Re: logical decoding and replication of sequences, take 2

From: Andres Freund <andres(at)anarazel(dot)de>
To: Tomas Vondra <tomas(dot)vondra(at)enterprisedb(dot)com>
Cc: Robert Haas <robertmhaas(at)gmail(dot)com>, PostgreSQL Hackers <pgsql-hackers(at)lists(dot)postgresql(dot)org>, Heikki Linnakangas <heikki(dot)linnakangas(at)iki(dot)fi>
Subject: Re: logical decoding and replication of sequences, take 2
Date: 2023-01-11 20:12:16
Message-ID: 20230111201216.xyc7rptmw23fdem4@awork3.anarazel.de
Views: Raw Message | Whole Thread | Download mbox | Resend email
Thread:
Lists: pgsql-hackers

Hi,

Heikki, CCed you due to the point about 2c03216d8311 below.

On 2023-01-10 19:32:12 +0100, Tomas Vondra wrote:
> 0001 is a fix for the pre-existing issue in logicalmsg_decode,
> attempting to build a snapshot before getting into a consistent state.
> AFAICS this only affects assert-enabled builds and is otherwise
> harmless, because we are not actually using the snapshot (apply gets a
> valid snapshot from the transaction).

LGTM.

> 0002 is a rebased version of the original approach, committed as
> 0da92dc530 (and then reverted in 2c7ea57e56).
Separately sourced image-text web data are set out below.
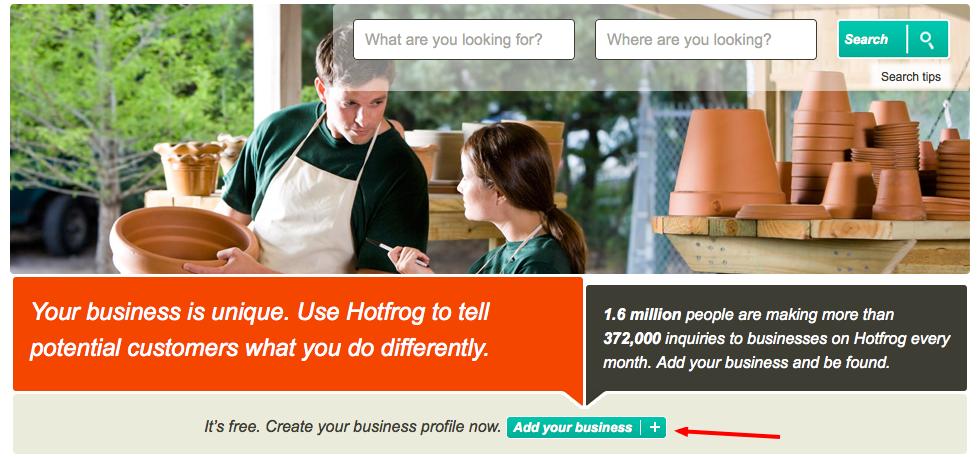 hotfrog add a business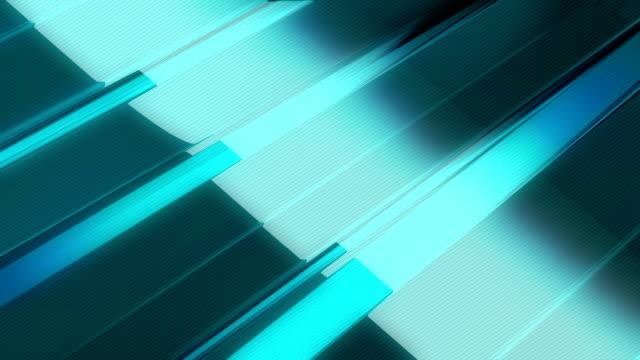 ニュースの背景 - プレスルーム点の映像素材/bロール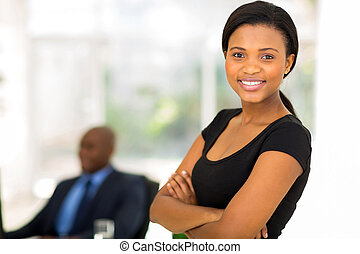 attractive african businesswoman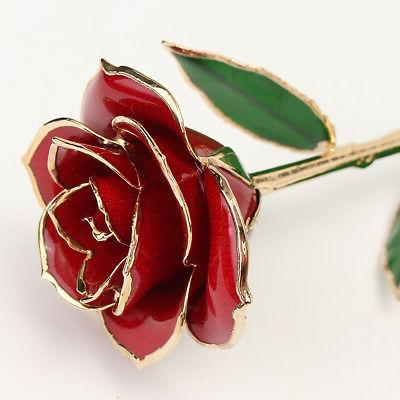 24K Rose Flower Real Stem Mother's For Women
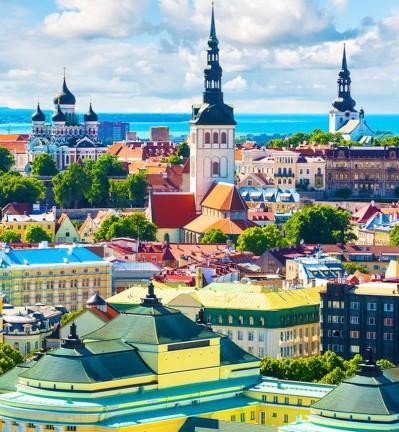 Pays Baltes Estonie Thallin 007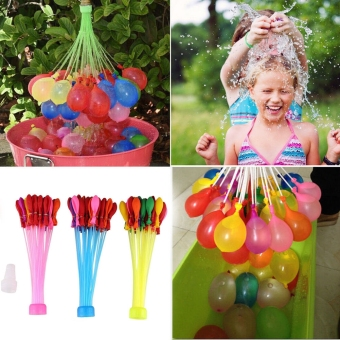 111PCS Water Balloons Minute Magic Balloons Bunch Already Tied Kids Toy New 2016- Party Supplies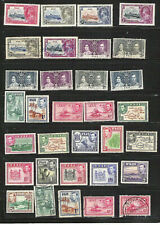Fiji M.N.H.  M.H. & Used Stamps Lot 3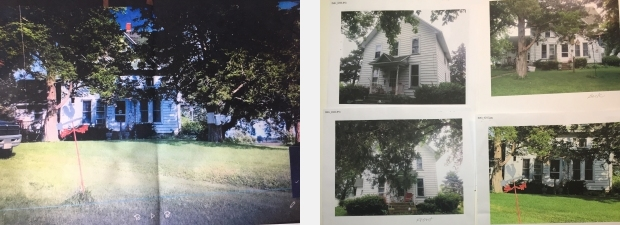 Photos of house used by artist Jo Myers-Walker to create a watercolor painting of it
This includes the same fix
> as 0001 (for the sequence messages), the primary reason for the revert.
>
> The rebase was not quite straightforward, due to extensive changes in
> how publications deal with tables/schemas, and so on. So this adopts
> them, but other than that it behaves just like the original patch.

This is a huge diff:
> 72 files changed, 4715 insertions(+), 612 deletions(-)

It'd be nice to split it to make review easier. Perhaps the sequence decoding
support could be split from the whole publication rigamarole?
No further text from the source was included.